» **Goal**:
Render the items below as a two-column CSV with the headers "text" and "answer", one row per item, enclosing each field in double quotes and replacing any line breaks with spaces. Omit the pictures.

» **Image-linked spatial items**:

========

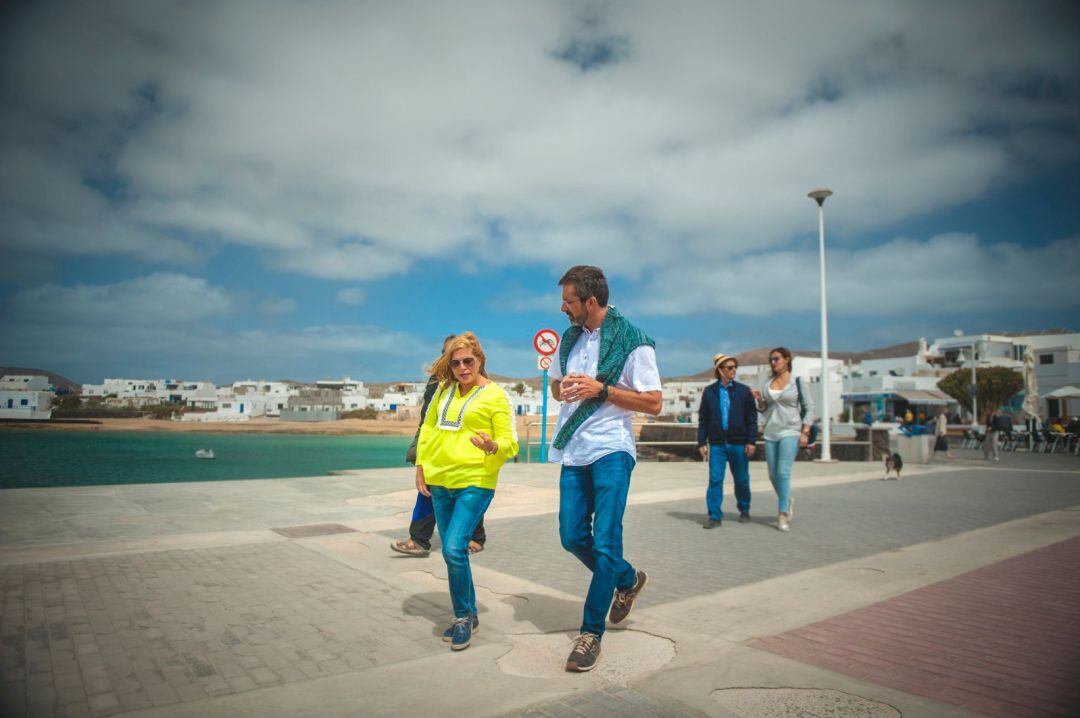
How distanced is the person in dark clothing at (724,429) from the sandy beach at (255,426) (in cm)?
9225

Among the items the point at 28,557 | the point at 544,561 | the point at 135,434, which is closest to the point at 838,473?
the point at 544,561

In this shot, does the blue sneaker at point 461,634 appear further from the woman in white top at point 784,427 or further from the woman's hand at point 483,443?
the woman in white top at point 784,427

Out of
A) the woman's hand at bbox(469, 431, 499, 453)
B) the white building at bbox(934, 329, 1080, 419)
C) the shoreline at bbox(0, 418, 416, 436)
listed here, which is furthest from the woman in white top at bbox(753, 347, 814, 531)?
the shoreline at bbox(0, 418, 416, 436)

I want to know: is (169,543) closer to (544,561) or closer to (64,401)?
(544,561)

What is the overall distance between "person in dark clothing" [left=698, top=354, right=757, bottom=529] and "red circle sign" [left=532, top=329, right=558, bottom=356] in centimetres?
712

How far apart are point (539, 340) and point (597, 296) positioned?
10.9m

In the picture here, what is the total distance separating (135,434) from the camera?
4252 inches

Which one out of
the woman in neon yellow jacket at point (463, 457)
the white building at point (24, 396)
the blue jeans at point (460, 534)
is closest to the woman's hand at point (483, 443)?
the woman in neon yellow jacket at point (463, 457)

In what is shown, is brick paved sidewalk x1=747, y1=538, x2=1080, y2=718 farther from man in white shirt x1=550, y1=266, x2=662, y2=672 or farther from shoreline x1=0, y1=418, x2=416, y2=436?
shoreline x1=0, y1=418, x2=416, y2=436

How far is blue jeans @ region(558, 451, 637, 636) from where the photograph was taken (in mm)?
3236

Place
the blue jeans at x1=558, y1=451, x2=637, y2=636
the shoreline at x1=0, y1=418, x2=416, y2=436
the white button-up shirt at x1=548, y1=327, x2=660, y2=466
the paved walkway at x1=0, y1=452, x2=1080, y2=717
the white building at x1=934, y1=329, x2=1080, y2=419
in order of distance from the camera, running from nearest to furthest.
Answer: the paved walkway at x1=0, y1=452, x2=1080, y2=717, the blue jeans at x1=558, y1=451, x2=637, y2=636, the white button-up shirt at x1=548, y1=327, x2=660, y2=466, the white building at x1=934, y1=329, x2=1080, y2=419, the shoreline at x1=0, y1=418, x2=416, y2=436

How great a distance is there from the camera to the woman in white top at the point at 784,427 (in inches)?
285

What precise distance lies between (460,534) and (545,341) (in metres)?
11.2

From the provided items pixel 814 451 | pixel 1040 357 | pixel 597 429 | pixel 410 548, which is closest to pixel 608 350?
pixel 597 429
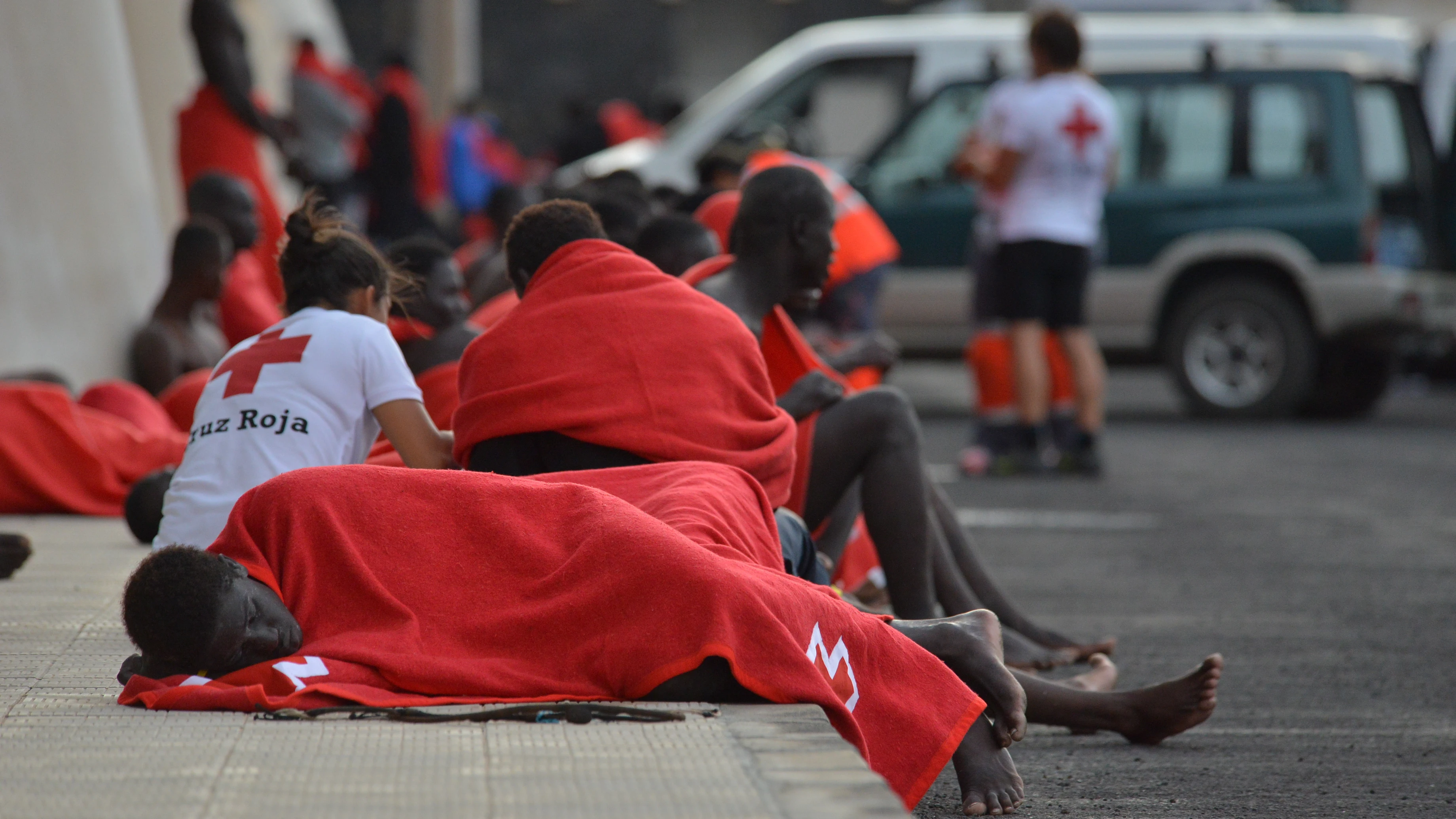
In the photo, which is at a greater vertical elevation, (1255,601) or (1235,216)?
(1235,216)

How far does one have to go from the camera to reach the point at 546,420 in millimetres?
3592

========

» **Solution**:
text,answer
"How distanced is the person in dark clothing at (724,429) from the sandy beach at (255,426) (in cm)?","9225"
"Among the items the point at 28,557 | the point at 544,561 | the point at 135,434, which is closest to the point at 838,473?","the point at 544,561"
"In this shot, does the blue sneaker at point 461,634 appear further from the woman in white top at point 784,427 or further from the woman's hand at point 483,443?","the woman in white top at point 784,427"
"Out of A) the woman's hand at bbox(469, 431, 499, 453) B) the white building at bbox(934, 329, 1080, 419) C) the shoreline at bbox(0, 418, 416, 436) listed here, which is furthest from the woman in white top at bbox(753, 347, 814, 531)?","the shoreline at bbox(0, 418, 416, 436)"
"I want to know: is (169,543) closer to (544,561) or closer to (64,401)?","(544,561)"
"What is the overall distance between ""person in dark clothing"" [left=698, top=354, right=757, bottom=529] and ""red circle sign"" [left=532, top=329, right=558, bottom=356] in centimetres?","712"
"How far apart are point (539, 340) and point (597, 296) positioned?","10.9m"
"In the picture here, what is the total distance separating (135,434) from the camera?","4252 inches"
"Which one out of the woman in neon yellow jacket at point (463, 457) the white building at point (24, 396) the blue jeans at point (460, 534) is closest to the woman's hand at point (483, 443)?","the woman in neon yellow jacket at point (463, 457)"
"In what is shown, is brick paved sidewalk x1=747, y1=538, x2=1080, y2=718 farther from man in white shirt x1=550, y1=266, x2=662, y2=672 or farther from shoreline x1=0, y1=418, x2=416, y2=436?","shoreline x1=0, y1=418, x2=416, y2=436"
"How far is blue jeans @ region(558, 451, 637, 636) from where the photograph was taken (in mm)?","3236"
"Place the blue jeans at x1=558, y1=451, x2=637, y2=636 the shoreline at x1=0, y1=418, x2=416, y2=436 the white button-up shirt at x1=548, y1=327, x2=660, y2=466 the paved walkway at x1=0, y1=452, x2=1080, y2=717 the white building at x1=934, y1=329, x2=1080, y2=419 in order of distance from the camera, running from nearest to furthest. Answer:","the paved walkway at x1=0, y1=452, x2=1080, y2=717, the blue jeans at x1=558, y1=451, x2=637, y2=636, the white button-up shirt at x1=548, y1=327, x2=660, y2=466, the white building at x1=934, y1=329, x2=1080, y2=419, the shoreline at x1=0, y1=418, x2=416, y2=436"
"How great a distance is there from the camera to the woman in white top at the point at 784,427 (in inches)?","285"
"What precise distance lies between (460,534) and (545,341) (in metres)?","11.2"
"From the provided items pixel 814 451 | pixel 1040 357 | pixel 597 429 | pixel 410 548, which is closest to pixel 608 350?","pixel 597 429"
"In the photo, which is at a greater vertical elevation, (1255,601) or (1235,216)?","(1235,216)"
"How far does one have to go from the camera to reach the point at 546,420 in millimetres?","3592"